11/10/2025
La Niebla se aferraba a los acantilados como un velo fantasmal, ocultando parcialmente las imponentes torres de roca que se alzaban sobre la arena. Desde mi posición, a cierta distancia, la Playa de las Catedrales se revelaba como un reino misterioso, un escenario donde la naturaleza desplegaba todo su poderío.
Observé cómo el mar, incansable escultor, se retiraba lentamente, dejando al descubierto un laberinto de arcos y cavernas. La luz del sol, que se filtraba entre la bruma, creaba un juego de sombras y destellos sobre la roca húmeda, dotando al paisaje de una atmósfera mágica.

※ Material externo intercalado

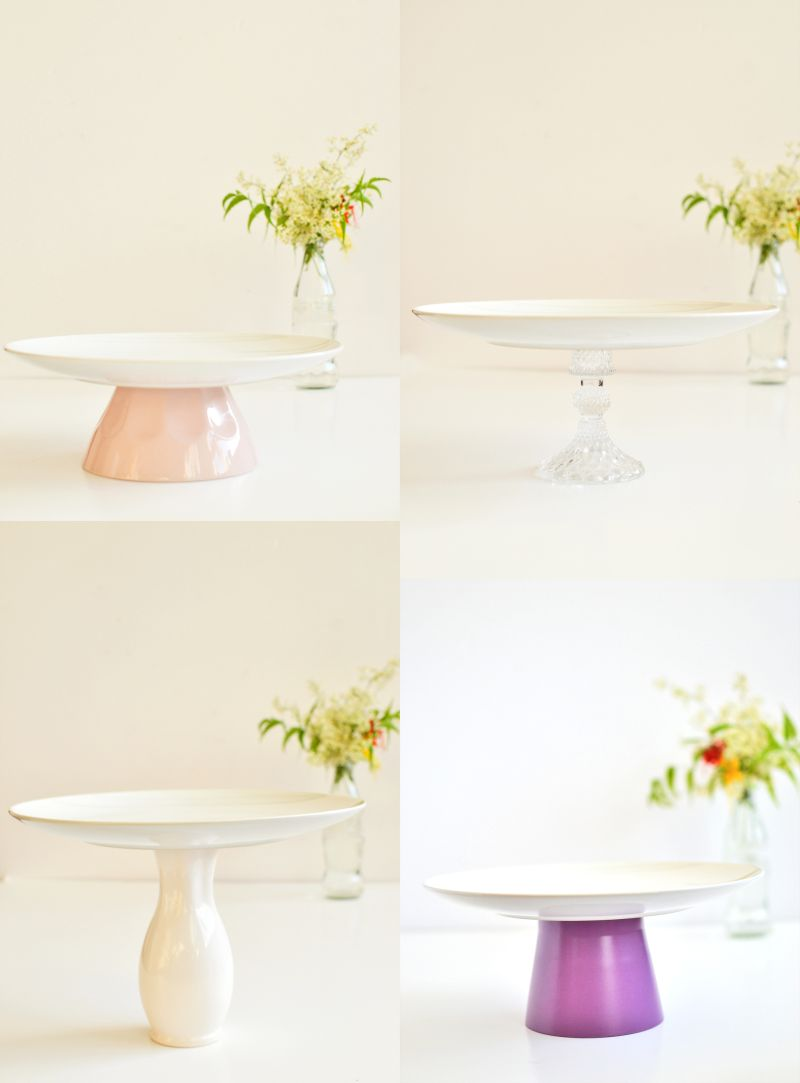 Diy cake stand from planter septs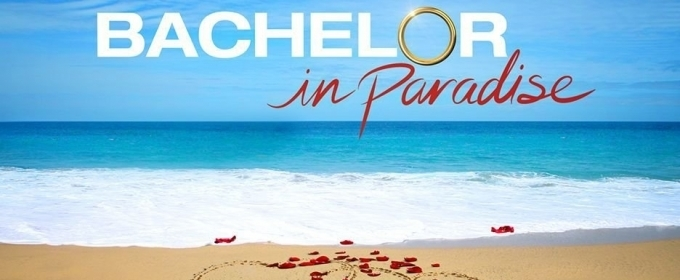 Scoop Coming Up On New Episodes Of BACHELOR IN PARADISE ABC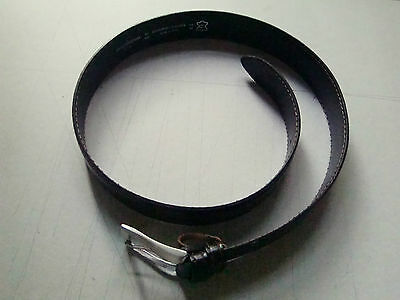 Leather Belt Brown Made in Italy by Asole & Bottoni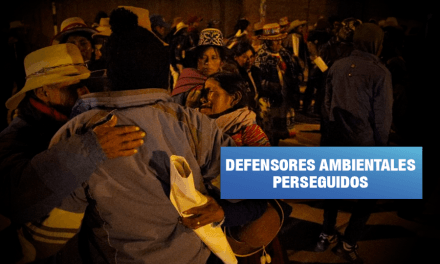 Cusco: Juez rechaza pedido de prisión preventiva para dos dirigentes en Espinar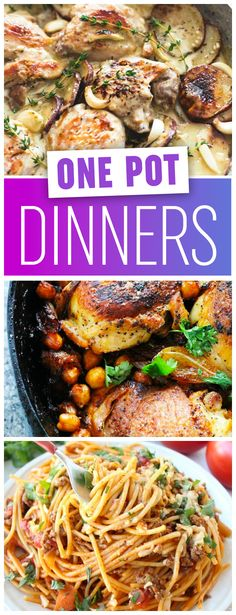 These incredibly delicious and easy one pot dinner recipes are perfect for busy weeknights of anytime. I can't seem to choose a favorite!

Imaginé a los pequeños seres que habitaban aquel lugar: cangrejos correteando entre las grietas, aves marinas planeando sobre las olas, algas danzando al ritmo de la corriente. La vida se abría paso en cada rincón, adaptándose a la fuerza del mar y la imponente presencia de la piedra.
Contemplé la escena como un espectador privilegiado, sintiendo la grandeza de la naturaleza y la fragilidad del ser humano ante su poder. La Playa de las Catedrales, un monumento natural que invitaba a la reflexión, a la admiración, a la conexión con lo ancestral.
Aunque no pisé su arena, la experiencia se grabó en mi memoria como una imagen imborrable. Un recordatorio de la belleza que nos rodea, de la fuerza que reside en la naturaleza y de la importancia de observarla, respetarla y preservarla.